Problem where the training and testing data come from two different distributions.
The distribution of seen classes on which the model is trained is different from the distribution of unseen classes on which the model has to be tested.
Since our deep network learns the function using only seen classes during training, it might not work for/generalize well to out of distribution unseen classes at test time.

2. Bias:

model has access to only seen class image-label pairs during training and no unseen class images are available.
This makes the model inherently biased towards predicting the seen classes as the correct class at test time.
This becomes crucial especially in the case of generalized ZSL where the test image can belong to both seen or unseen classes.
Since the model is biased towards seen classes, it often misclassified unseen class images into one of the seen classes which reduces recognition performance drastically.
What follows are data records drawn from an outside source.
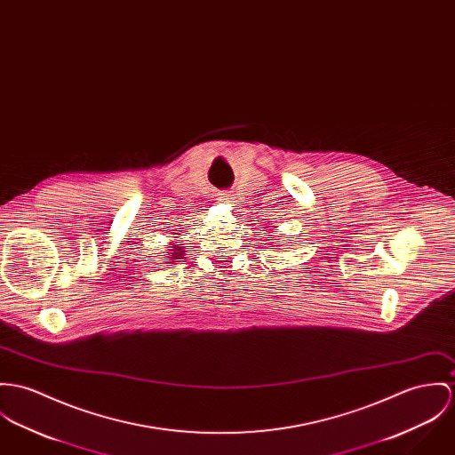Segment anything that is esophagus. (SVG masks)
I'll list each match as a JSON object with an SVG mask.
<instances>
[{"instance_id": "obj_1", "label": "esophagus", "mask_w": 455, "mask_h": 455, "mask_svg": "<svg viewBox=\"0 0 455 455\" xmlns=\"http://www.w3.org/2000/svg\"><path fill=\"white\" fill-rule=\"evenodd\" d=\"M219 198H220V202H228V200H229V198H228V196H226V195H220V196H219Z\"/></svg>"}]
</instances>
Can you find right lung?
I'll return each mask as SVG.
<instances>
[{
	"label": "right lung",
	"mask_w": 455,
	"mask_h": 455,
	"mask_svg": "<svg viewBox=\"0 0 455 455\" xmlns=\"http://www.w3.org/2000/svg\"><path fill=\"white\" fill-rule=\"evenodd\" d=\"M182 253H184V250L182 247H179V245H173V247L170 248V251L166 253V260H173L175 262V259H180L182 257Z\"/></svg>",
	"instance_id": "add662e5"
}]
</instances>
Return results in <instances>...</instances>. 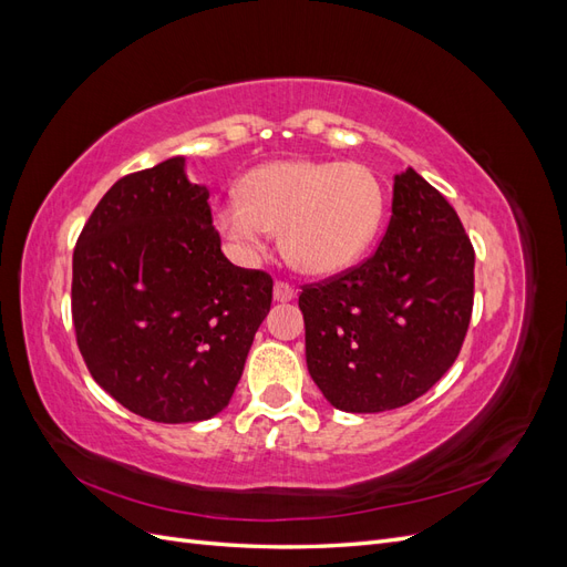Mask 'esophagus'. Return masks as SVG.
Listing matches in <instances>:
<instances>
[{"mask_svg": "<svg viewBox=\"0 0 567 567\" xmlns=\"http://www.w3.org/2000/svg\"><path fill=\"white\" fill-rule=\"evenodd\" d=\"M296 288L286 284V281H277L274 284V300L277 302H288V300H296Z\"/></svg>", "mask_w": 567, "mask_h": 567, "instance_id": "34e87169", "label": "esophagus"}]
</instances>
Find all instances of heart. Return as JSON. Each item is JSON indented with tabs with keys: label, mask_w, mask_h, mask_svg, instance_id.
Wrapping results in <instances>:
<instances>
[{
	"label": "heart",
	"mask_w": 567,
	"mask_h": 567,
	"mask_svg": "<svg viewBox=\"0 0 567 567\" xmlns=\"http://www.w3.org/2000/svg\"><path fill=\"white\" fill-rule=\"evenodd\" d=\"M383 213L385 188L362 163L271 161L250 169L241 200L221 203L215 225L244 255L260 252L269 231L279 229L290 265L329 277L367 252Z\"/></svg>",
	"instance_id": "obj_1"
}]
</instances>
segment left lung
Masks as SVG:
<instances>
[{
	"mask_svg": "<svg viewBox=\"0 0 567 567\" xmlns=\"http://www.w3.org/2000/svg\"><path fill=\"white\" fill-rule=\"evenodd\" d=\"M475 252L456 210L416 169L394 175L383 241L362 265L302 286L305 357L340 411L414 402L450 371L473 312Z\"/></svg>",
	"mask_w": 567,
	"mask_h": 567,
	"instance_id": "8db88e82",
	"label": "left lung"
}]
</instances>
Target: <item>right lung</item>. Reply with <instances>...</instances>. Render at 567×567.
Here are the masks:
<instances>
[{
  "instance_id": "obj_1",
  "label": "right lung",
  "mask_w": 567,
  "mask_h": 567,
  "mask_svg": "<svg viewBox=\"0 0 567 567\" xmlns=\"http://www.w3.org/2000/svg\"><path fill=\"white\" fill-rule=\"evenodd\" d=\"M210 192L184 156L117 179L73 252V323L92 379L132 414L194 423L241 381L271 277L219 248Z\"/></svg>"
}]
</instances>
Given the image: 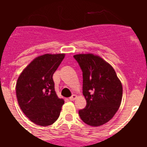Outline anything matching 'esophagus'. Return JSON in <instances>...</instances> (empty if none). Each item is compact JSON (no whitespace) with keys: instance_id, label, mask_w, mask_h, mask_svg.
<instances>
[{"instance_id":"1","label":"esophagus","mask_w":147,"mask_h":147,"mask_svg":"<svg viewBox=\"0 0 147 147\" xmlns=\"http://www.w3.org/2000/svg\"><path fill=\"white\" fill-rule=\"evenodd\" d=\"M76 97H77V96H76V95H75V94H74V95H72L71 97H70L69 99L71 100V101H74V100L76 98Z\"/></svg>"}]
</instances>
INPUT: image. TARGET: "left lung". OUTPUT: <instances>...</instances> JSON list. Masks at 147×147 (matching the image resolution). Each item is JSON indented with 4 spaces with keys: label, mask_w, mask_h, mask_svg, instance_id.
Listing matches in <instances>:
<instances>
[{
    "label": "left lung",
    "mask_w": 147,
    "mask_h": 147,
    "mask_svg": "<svg viewBox=\"0 0 147 147\" xmlns=\"http://www.w3.org/2000/svg\"><path fill=\"white\" fill-rule=\"evenodd\" d=\"M74 57L82 71V93L87 102L79 115L88 125H102L113 117L120 107L121 82L113 67L98 56L76 54Z\"/></svg>",
    "instance_id": "obj_1"
}]
</instances>
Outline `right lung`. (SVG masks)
<instances>
[{
    "instance_id": "add662e5",
    "label": "right lung",
    "mask_w": 147,
    "mask_h": 147,
    "mask_svg": "<svg viewBox=\"0 0 147 147\" xmlns=\"http://www.w3.org/2000/svg\"><path fill=\"white\" fill-rule=\"evenodd\" d=\"M64 57V54L40 56L23 70L17 81L19 106L37 125H51L59 116L64 100L57 96L53 74Z\"/></svg>"
}]
</instances>
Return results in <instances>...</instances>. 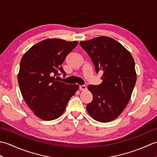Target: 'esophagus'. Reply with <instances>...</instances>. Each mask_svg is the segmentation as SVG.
<instances>
[{"mask_svg":"<svg viewBox=\"0 0 157 157\" xmlns=\"http://www.w3.org/2000/svg\"><path fill=\"white\" fill-rule=\"evenodd\" d=\"M86 89H87V87H86V86H85V85L79 86V90H86Z\"/></svg>","mask_w":157,"mask_h":157,"instance_id":"34e87169","label":"esophagus"}]
</instances>
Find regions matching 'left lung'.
Listing matches in <instances>:
<instances>
[{
    "label": "left lung",
    "mask_w": 157,
    "mask_h": 157,
    "mask_svg": "<svg viewBox=\"0 0 157 157\" xmlns=\"http://www.w3.org/2000/svg\"><path fill=\"white\" fill-rule=\"evenodd\" d=\"M94 65L96 73L102 71V82L89 85L93 96L86 109L96 121L106 123L116 119L131 98L136 82L135 63L124 46L107 36L79 42Z\"/></svg>",
    "instance_id": "obj_1"
}]
</instances>
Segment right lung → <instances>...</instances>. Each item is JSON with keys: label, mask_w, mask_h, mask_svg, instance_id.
I'll list each match as a JSON object with an SVG mask.
<instances>
[{"label": "right lung", "mask_w": 157, "mask_h": 157, "mask_svg": "<svg viewBox=\"0 0 157 157\" xmlns=\"http://www.w3.org/2000/svg\"><path fill=\"white\" fill-rule=\"evenodd\" d=\"M78 41L46 39L34 45L20 62L18 83L22 96L34 114L43 120L59 117L79 86L56 80L62 63Z\"/></svg>", "instance_id": "1"}]
</instances>
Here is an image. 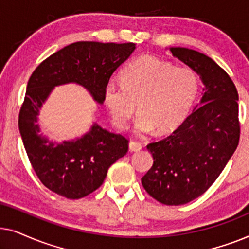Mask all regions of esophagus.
I'll return each mask as SVG.
<instances>
[{
	"label": "esophagus",
	"instance_id": "obj_1",
	"mask_svg": "<svg viewBox=\"0 0 249 249\" xmlns=\"http://www.w3.org/2000/svg\"><path fill=\"white\" fill-rule=\"evenodd\" d=\"M142 148V145L141 144V142H135V141H131L130 142H129V149H130L131 152H138V151H141Z\"/></svg>",
	"mask_w": 249,
	"mask_h": 249
}]
</instances>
3. Cross-domain knowledge transfer

While training a zero-shot model, we have visual image features for seen classes and only semantic information for unseen classes.
However, at test time we need to recognize visual features from unseen classes.
Thus, how well our model is at knowledge transfer from semantic domain to visual domain plays a crucial role in zero-shot recognition.

4. Semantic loss

While learning a classifier on seen classes during training, the model might attributes/features that do not help it to differentiate between seen classes
However, those ignored features could be helpful to differentiate between unseen classes at test time.

5. Hubness

The problem of hubness arises when a high dimensional vector is projected into a low dimensional space. Such a projection reduces variance and results in mapped points being clustered as a hub.

Practical Applications

Fine-Grained Object Recognition and Zero-Shot Learning in Remote Sensing Imagery: eg: recognizing and classifying trees
COVID — 19 Screening
neural decoding from fMRI images
face verification
object recognition
video understanding
natural language processing

Benefits of Zero-Shot Image Tagging

Improved Flexibility: Zero-shot image tagging provides greater flexibility in handling novel or rare concepts that may not have been part of the initial training data. It allows AI models to assign relevant tags to unseen images accurately, expanding the range of objects or scenes that can be tagged automatically.
Enhanced Image Understanding: Zero-shot image tagging encourages AI models to learn rich visual representations and understand the relationships between different concepts. By associating visual features with textual descriptions, these models can capture more nuanced and abstract visual concepts, enabling more accurate and descriptive image tagging.
Multilingual Tagging: Zero-shot image tagging also opens up possibilities for multilingual tagging. Models trained with textual descriptions in one language can infer tags in another language, facilitating cross-lingual image understanding and improving accessibility for global audiences.
Contextual Image Tagging: Zero-shot image tagging can consider contextual information to assign tags to images. By analyzing the surrounding text or the broader context in which an image appears, the model can infer relevant tags based on the textual cues, further enhancing the accuracy and relevance of image tagging.

Conclusion:

Automatic image tagging, including the exciting realm of zero-shot image tagging, has revolutionized the way we organize and categorize visual content. By leveraging AI algorithms and powerful neural networks, we can automate the process of assigning descriptive tags to images, enhancing searchability, and enabling efficient content management. As advancements continue, zero-shot image tagging holds tremendous potential for addressing new tagging challenges, facilitating broader generalization, and expanding the applications of automated image classification in various domains.